CREVELLO: You captured the exact right word – collaborate. This was a collaboration. They had only read the pilot script. When we started speaking with them, they had read 60 of what would become 500 pages of material, so every page was informed by that collaboration. They started doing their own research. They had very strong opinions about the characters. It continually pushed Lee and I to make the characters deeper and more. Sometimes, with a story like this, there’s something delicious about rendering characters like this into caricatures, and Annie and Jared had no interest in that, so we just kept making them more complicated. That’s why your reaction of, “Are they good? Are they bad? Do I like them? Do I not like them?,” they helped drive us there, which is just so much more interesting.
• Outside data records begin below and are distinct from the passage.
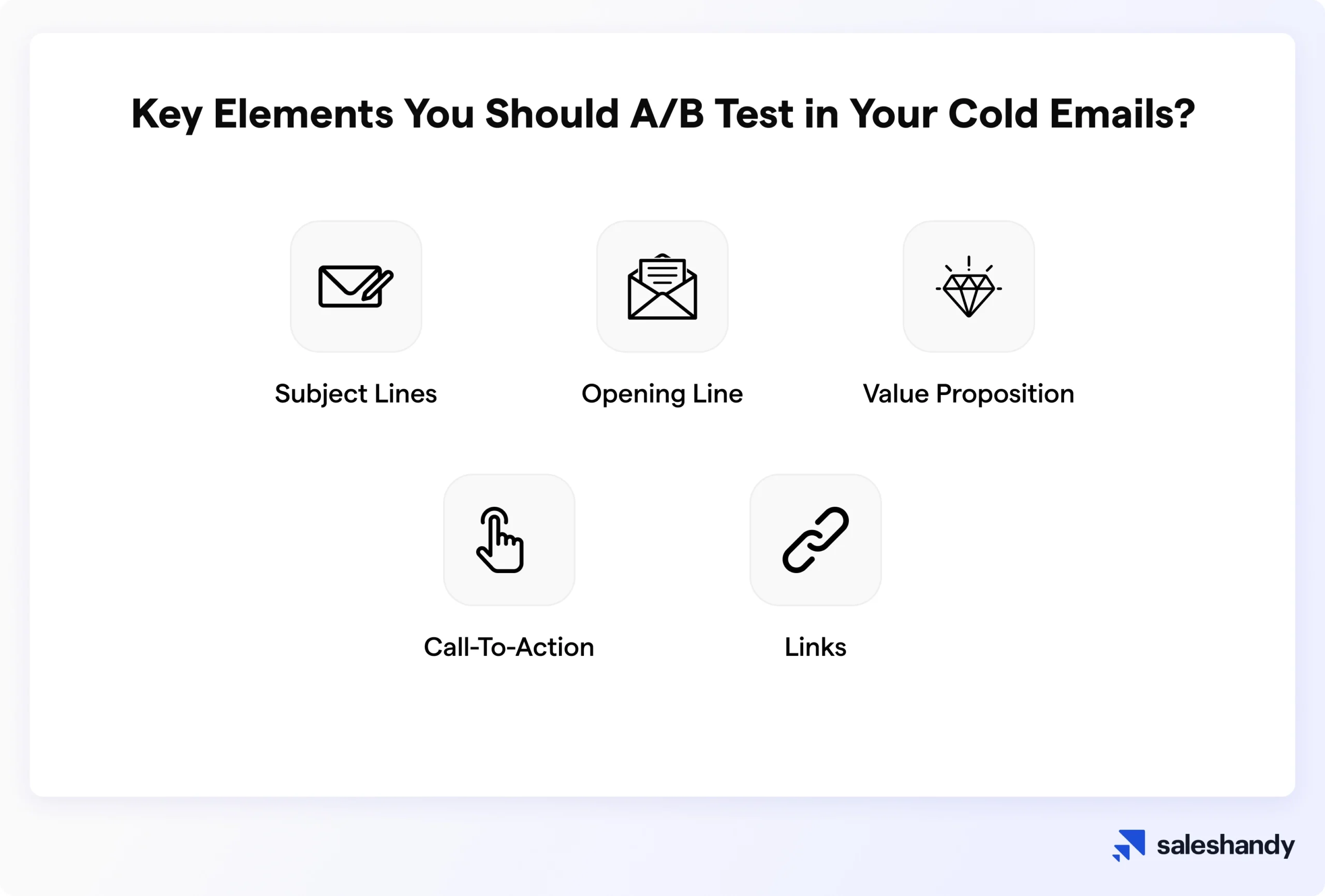 Key Elements You Should A/B Test in Your Cold Emails?

Subject Lines

Opening Line

Value Proposition

Call-To-Action

Links

saleshandy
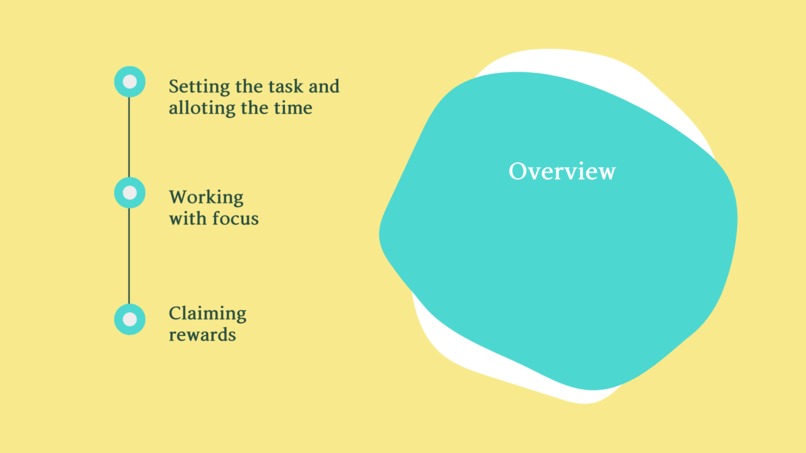 Setting the task and alloting the time

Working with focus

Claiming rewards

Overview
Being a showrunner is not a job that there’s one way to prepare for and there’s no one way to do it. You have to know a little bit about everything because everyone is asking you questions that they expect you to have answers to. Is it the type of job that’s really sink-or-swim? Do you know right away whether it’s something you’re suited for? What are the specific challenges that come with running this show?
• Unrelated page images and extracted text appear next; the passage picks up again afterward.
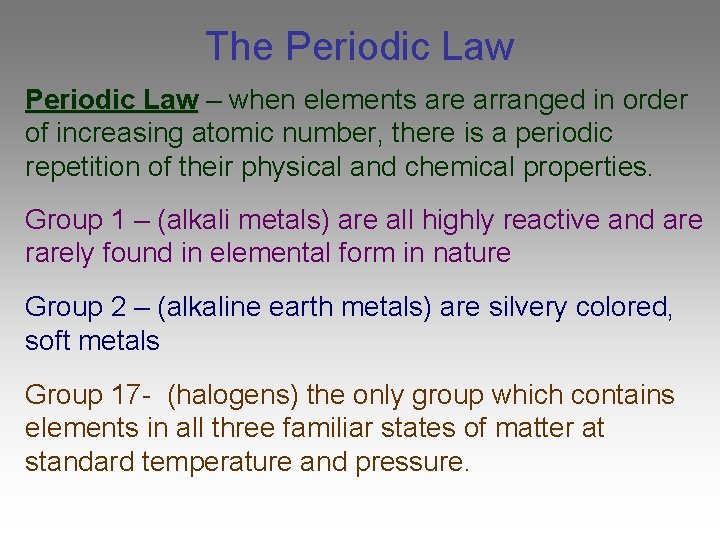 The Periodic Law

Periodic Law – when elements are arranged in order of increasing atomic number, there is a periodic repetition of their physical and chemical properties.

Group 1 – (alkali metals) are all highly reactive and are rarely found in elemental form in nature

Group 2 – (alkaline earth metals) are silvery colored, soft metals

Group 17- (halogens) the only group which contains elements in all three familiar states of matter at standard temperature and pressure.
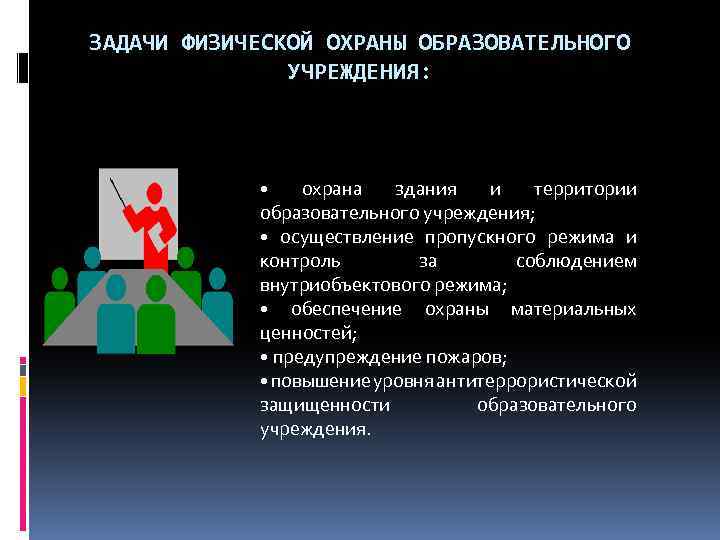 ЗАДАЧИ ФИЗИЧЕСКОЙ ОХРАНЫ ОБРАЗОВАТЕЛЬНОГО УЧРЕЖДЕНИЯ:

• охрана здания и территории образовательного учреждения;
• осуществление пропускного режима и контроль за соблюдением внутриобъектового режима;
• обеспечение охраны материальных ценностей;
• предупреждение пожаров;
• повышение уровня антитеррористической защищенности образовательного учреждения.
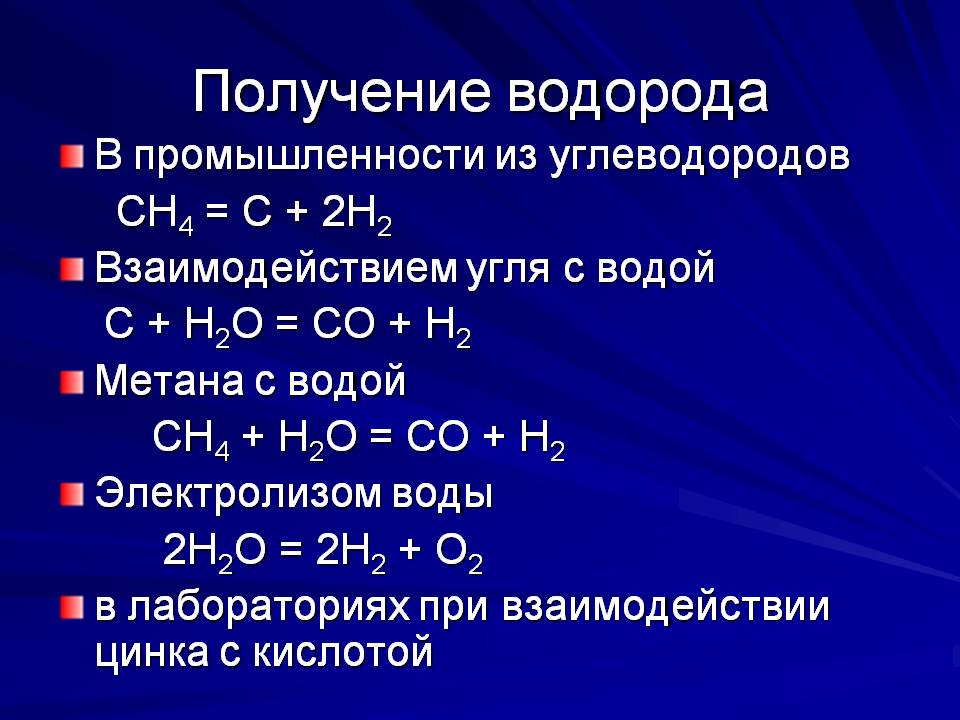 Получение водорода

В промышленности из углеводородов

$CH_4 = C + 2H_2$

Взаимодействием угля с водой

$C + H_2O = CO + H_2$

Метана с водой

$CH_4 + H_2O = CO + H_2$

Электролизом воды

$2H_2O = 2H_2 + O_2$

в лабораториях при взаимодействии цинка с кислотой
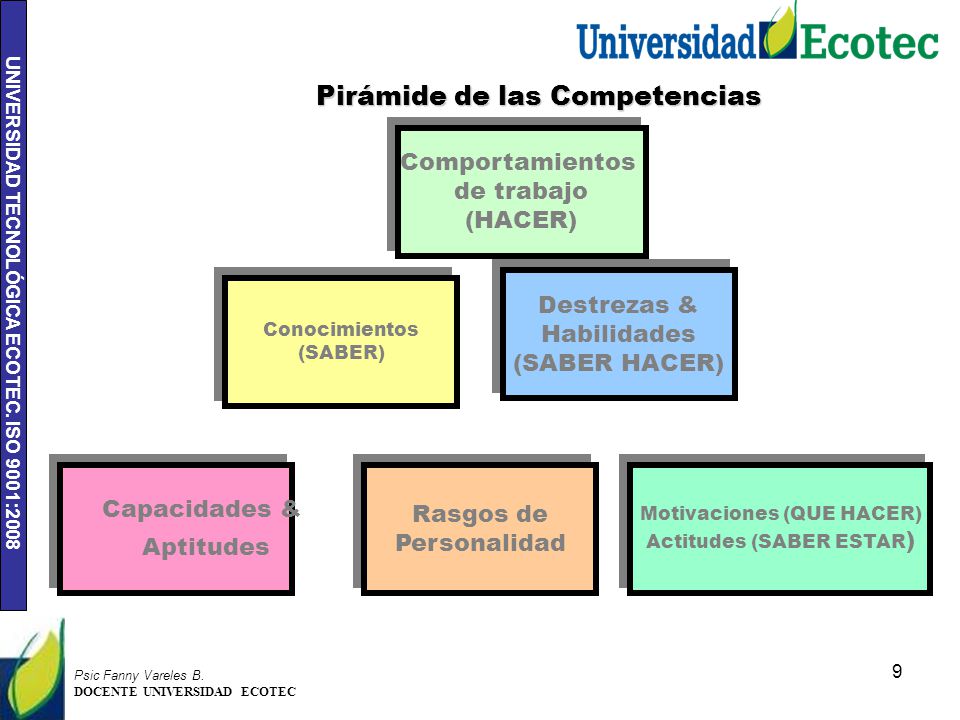 UNIVERSIDAD TECNOLÓGICA ECOTEC. ISO 9001:2008

Universidad Ecotec

Pirámide de las Competencias

Comportamientos de trabajo (HACER)

Conocimientos (SABER)

Destrezas & Habilidades (SABER HACER)

Capacidades & Aptitudes

Rasgos de Personalidad

Motivaciones (QUE HACER) Actitudes (SABER ESTAR)

Psic Fanny Vareles B.
DOCENTE UNIVERSIDAD ECOTEC

9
EISENBERG: Showrunning, in general, is incredibly difficult. I try explaining it to my friends and family, who are not in the business. You’re responsible for 250 people. You’re coordinating with construction guys and production designers, you’re approving sets and costumes, and you’re editing and making music choices. There are a million decisions, every day. If you step away from your computer for 15 minutes, what you’re brought back to is just terrifying, with all the emails in your inbox. And then, with a show like this, the other responsibility was that it’s based on a true story, so you have to get it right. We were constantly talking to legal. We were talking outside council. We were reading and rereading, and listening to podcasts, and listening to interviews. There was a real responsibility. We had no interest in vilifying Adam and Rebekah. We had no interest in making them heroes, but we felt a real responsibility to treating them fairly and accurately. That was so much of what our time was spent doing. You just have to multitask. Thankfully, with Drew and I, there’s two of us, so one of us was able to be in one place while the other was taking care of something else. It’s relentless. Drew and I have been working on this show for over two years, and we approved our final shot last week.
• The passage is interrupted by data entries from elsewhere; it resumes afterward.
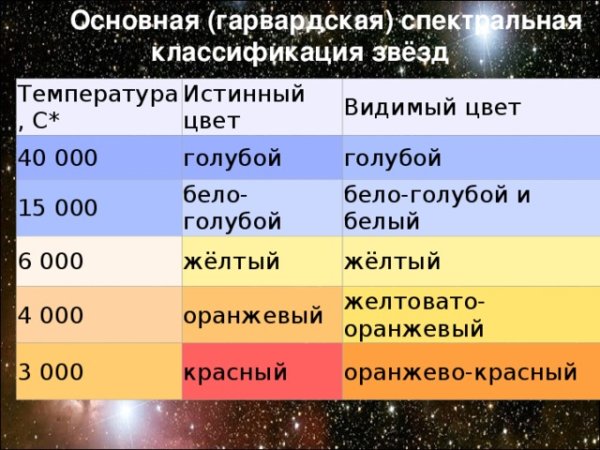 Основная (гарвардская) спектральная классификация звёзд

| Температура, С* | Истинный цвет | Видимый цвет |
|---|---|---|
| 40 000 | голубой | голубой |
| 15 000 | бело-голубой | бело-голубой и белый |
| 6 000 | жёлтый | жёлтый |
| 4 000 | оранжевый | желтовато-оранжевый |
| 3 000 | красный | оранжево-красный |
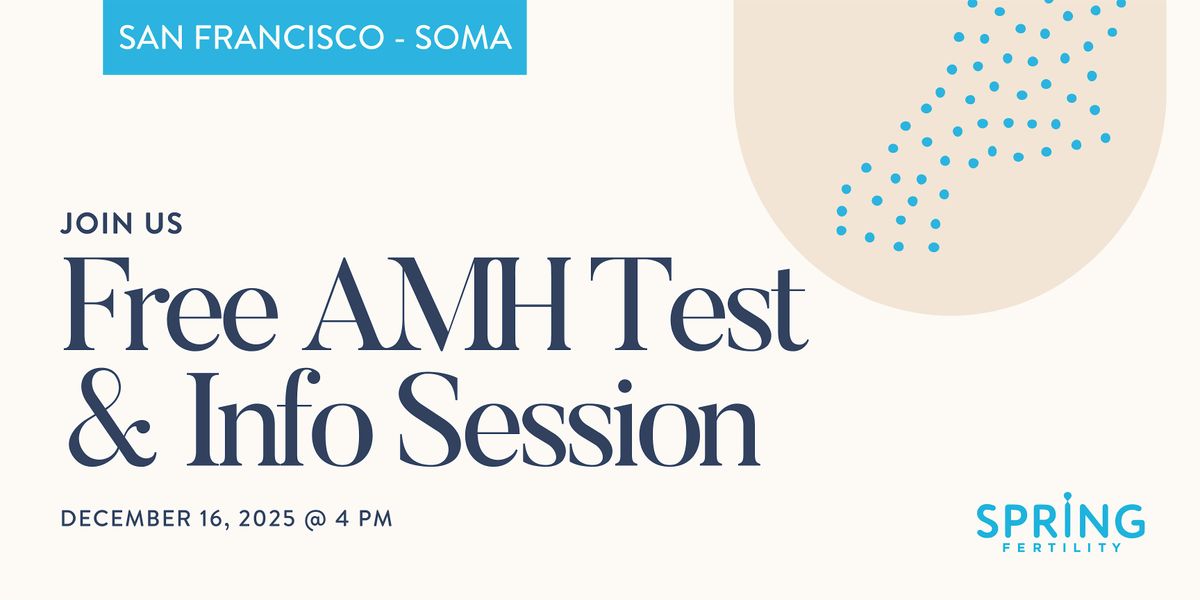 SAN FRANCISCO - SOMA

JOIN US

Free AMH Test & Info Session

DECEMBER 16, 2025 @ 4 PM

SPRING
FERTILITY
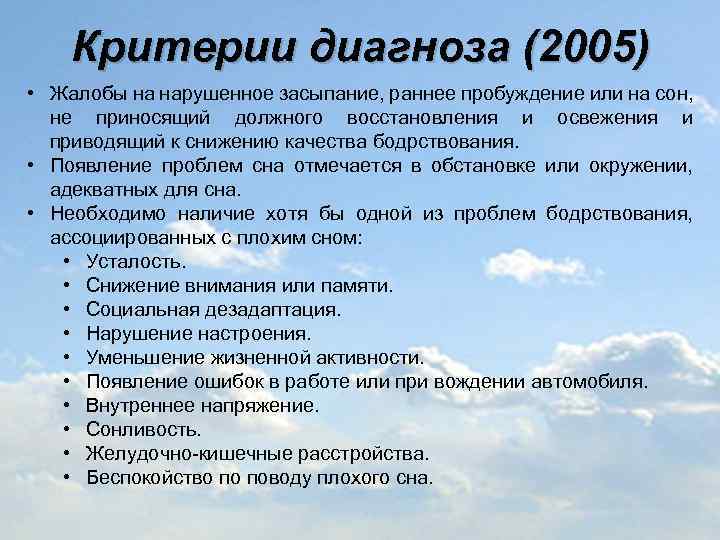 Критерии диагноза (2005)

• Жалобы на нарушенное засыпание, раннее пробуждение или на сон, не приносящий должного восстановления и освежения и приводящий к снижению качества бодрствования.
• Появление проблем сна отмечается в обстановке или окружении, адекватных для сна.
• Необходимо наличие хотя бы одной из проблем бодрствования, ассоциированных с плохим сном:
  • Усталость.
  • Снижение внимания или памяти.
  • Социальная дезадаптация.
  • Нарушение настроения.
  • Уменьшение жизненной активности.
  • Появление ошибок в работе или при вождении автомобиля.
  • Внутреннее напряжение.
  • Сонливость.
  • Желудочно-кишечные расстройства.
  • Беспокойство по поводу плохого сна.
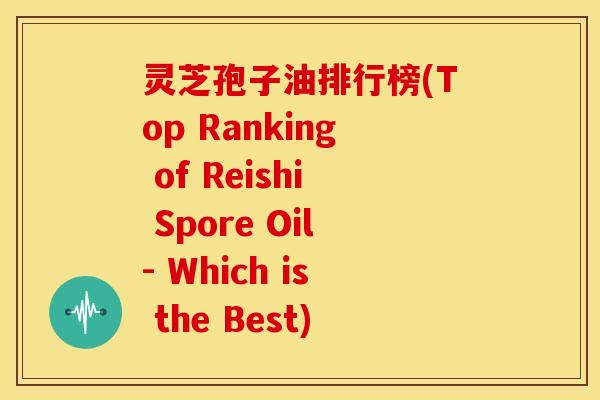 灵芝孢子油排行榜(Top Ranking of Reishi Spore Oil - Which is the Best)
CREVELLO: Lee has done this a million times. He’s showrun quite a few shows. This was my first time. So, it would’ve been sink or swim, had I not had Lee by my side.

EISENBERG: But there were times we were together where we were both sinking. No amount of experience helps with that.

CREVELLO: I come from the film side of things and I worked in film for 16 years. This is my first real TV project. These days, especially with movie stars doing TV, it’s all the complexity of film plus all the complexity of TV. The medium is morphing a little bit.

EISENBERG: I would just say it’s the complexity of film with the length of TV.

WeCrashed is available to stream at Apple TV+.